The final couplet of the sonnet is not rhymed, and the lines “I only know that summer sang in me a little while” contain a metaphor and personification that Millay has used to wrap up her grief, concluding that the joy she felt with her lovers is lost forever. The natural construction of an Italian sonnet works well for the feelings that Millay is conveying through this sonnet. She has used the first eight lines to set up the conflict, where her torment and her loneliness have been dramatized. She has used the last six lines to resolve the earlier conflict in a natural way by comparing herself to the “lonely tree” in winter that longs for summer, just like she longs for the memories of her lovers, even though she cannot have them back anymore. Another difference between the octave and the sestet of this sonnet is that Millay refers to herself directly in the first eight lines, then addresses herself more metaphorically, and finally shifts back to addressing herself directly in the final two lines.
Millay enhances the tone of her sonnet by using iambic pentameter and the regular patterns of her speech give the tone of the sonnet a natural rhythm. This transforms the readers into confidantes, making them feel as if Millay is sharing her most intimate emotions while conversing with them. Of course, this sonnet is less conversational and more formal because of the dramatic nature of its rhyme. However, the harmonious way in which Millay has used the sonnet’s melancholic tone, rhyme, and rhythm, allows the sonnet to draw out relevant pathos by connecting with the readers.
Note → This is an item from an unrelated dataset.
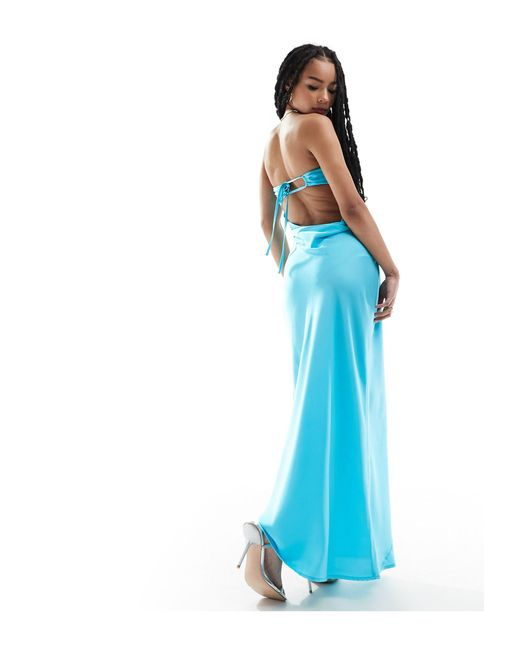 ASOS Blue Asos Design Petite Satin Bandeau Bias Maxi Dress With Tie Back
However, at the same time, Millay succeeds at leaving enough distance, allowing her sonnet not to become an over sentimental melodrama.
Although, Millay is undoubtedly talking about love in this sonnet, but she is not talking about love using traditional Petrarchan vanity. Millay talks about love from a more realistic perspective, making it easier for her readers to relate to the sonnet and the feelings she is conveying. The themes of loss and change that Millay focuses on throughout her sonnet are very real and just about every person out there has felt them in some way or the other. The absolutely charming and fascinating metaphor used by Millay allows the readers to thoroughly understand the meaning of her sonnet. Unlike other sonnet, the way Millay has written this sonnet tends to affect readers in a different way. Millay allows readers to examine her most intimate feelings, while at the same time; she also forces readers to remember their own emotional experience and lovers from the past or present. Everyone who reads What lips my lips have kissed, and where, and why by Edna St. Vincent Millay will definitely connect to it, and will be able to compare this sonnet to their own life.
Works Cited
Millay, Edna St. Vincent. "What lips my lips have kissed, and where, and why." Collected Poems by Edna St. Vincent Millay. New York: Harper & Brothers Publishers, 1956. Print.